To make schemes work, you have to know exactly what it is you want from your customers. Is it more frequent visits? Fuller shopping baskets? Or buying higher-margin goods? Just having a loyalty scheme in place does not earn you loyalty – it is simply a tool.”
It’s also to do with how the information is used. “A lot of retailers use their loyalty cards as discount cards and don’t do anything meaningful with the data they collect,” says Keith Ellis, head of food and drink at 3i. “And that makes it expensive. If you don’t use the data, then you may as well just do away with the card and reduce prices.”
Untapped potential
The problem is that a lot of schemes are set up with the best of intentions but not enough thought. “Some programmes are simply add-ons to a retailer’s accounting and inventory systems,” explains Brian Sinclair, client services director at Loyalty Management. “To make it work, the marketing database has to be integral to the project.”

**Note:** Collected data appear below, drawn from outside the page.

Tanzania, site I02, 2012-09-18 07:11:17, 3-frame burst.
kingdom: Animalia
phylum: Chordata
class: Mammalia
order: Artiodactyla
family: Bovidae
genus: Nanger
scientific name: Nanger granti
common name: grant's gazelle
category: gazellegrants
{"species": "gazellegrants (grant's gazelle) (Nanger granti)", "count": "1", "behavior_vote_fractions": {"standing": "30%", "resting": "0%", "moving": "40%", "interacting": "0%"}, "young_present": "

The programme also has to have buy-in at the very top. “You often see retailers building great insight departments, but they wait for the directors to ask questions,” says Mike Green, chief executive of Him!, which conducts market research, mainly in the convenience store market. “You need a board level champion of the scheme – if it’s left to middle management, it just won’t work. You need the insights to be driving the strategy rather than the other way round.”
Close co-operation
Inviting suppliers to join in the act is another key to success, says Alexander. “I think people have missed a trick. The benefit of the data isn’t just for the retailer – there’s a lot of value in packaging it on and selling it to manufacturers.” When successful, this strategy can transform the traditional relationship between suppliers and retailers – an adversarial one – into a more co-operative one. “If both sides have the right information, they should be looking for the best product at the right price for the particular consumer they are targeting,” explains Alexander. “And that doesn’t always mean the lowest price for the manufacturer and the highest for the retailer.”
For those that get them right, loyalty schemes of the future could offer still more rewards for retailers – and manufacturers. Data-mining is a well-honed art, but Bernard believes retailers can glean more from the schemes. “There is still a lot of mileage in the information these schemes can collect,” he says. “There is permanent progress.”
Playing tag
With the advent of Radio Frequency Identification (RFID) technology, the options beyond simple data-mining are almost endless. “I can see a world where a customer stops at the toothpaste section and an ad appears on their trolley for a brand of toothpaste that the retailer knows the consumer hasn’t bought before,” says Alexander. “You could offer them some incentive to try that new brand. Technology is an enabler of better communication with the customer.”